The role of the attributes

You can further enrich your training data by adding information about other entities - products, stores, services etc. This brings two benefits:

  • foundation model is able to consider and accumulate this information while training,
  • downstream models can then predict behavior in the context of information available in the attribute table
    (eg. propensity to purchase a category, which is a fact available in product attributes table).

📘

Learn More

Please refer to the relevant section of Model Target Function to learn how to access columns from joined data sources in target functions of downstream models.


Joining the attributes - working example

For BaseModel to make use of this additional information about input entities you need to:

  • define data sources with attribute type tables as described here,
  • join them with your event data using joined_data_sources field.
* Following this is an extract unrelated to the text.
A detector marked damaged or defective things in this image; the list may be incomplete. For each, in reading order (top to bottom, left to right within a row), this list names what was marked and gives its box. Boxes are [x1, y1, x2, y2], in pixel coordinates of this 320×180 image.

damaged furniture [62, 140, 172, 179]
Let's look at the following scenario:

  • your event data source contains the transactions of your customers (main entity) identified with customer_id,
  • you also have your customer characteristics provided in customers main_entity_attribute table,
  • however, you also have other tables providing context information for products and stores that you want the model to make use of, that can be linked to transactions with productID and storeID respectively.

In this case, we should use joined_data_sources to add product and store context to events to process in training. This is demonstrated in the code below:

  • there is customers main_entity_attribute table and then products and stores attribute tables
  • transactions event table is then joined with the attribute tables:
    • products table by a single product_id column,
    • stores table by 2 columns: store_id and format.

data_sources:
  
  - type: main_entity_attribute
    name: customers
    main_entity_column: customer_id
    data_location:
      database_type: bigquery
      connection_params:
        filename: /path/to/your/location.json
      schema_name: yourdataset
      table_name: user_attributes
   
  - type: attribute
    name: products
    data_location:
      database_type: bigquery
      connection_params:
        filename: /path/to/your/location.json
      schema_name: yourdataset
      table_name: products
  
  - type: attribute
    name: stores
    data_location:
      database_type: bigquery
      connection_params:
        filename: /path/to/your/location.json
      schema_name: yourdataset
      table_name: stores
  
  - type: event
    name: transactions
    main_entity_column: customer_id
    date_column: 
     	name: event_time
    data_location:
      database_type: bigquery
      connection_params:
        filename: /path/to/your/location.json
      schema_name: yourdataset
      table_name: user_trans
    joined_data_sources:
      - name: products
        join_on: 
          - [product_id, product_id]
      - name: stores
        join_on: 
          - [store_ID, store_ID]
          - [format, format]

🚧

Note

The whole table will be joined to the event table, unless the definition of attribute data source is further modified by allowed / disallowed columns, lambdas etc as described here.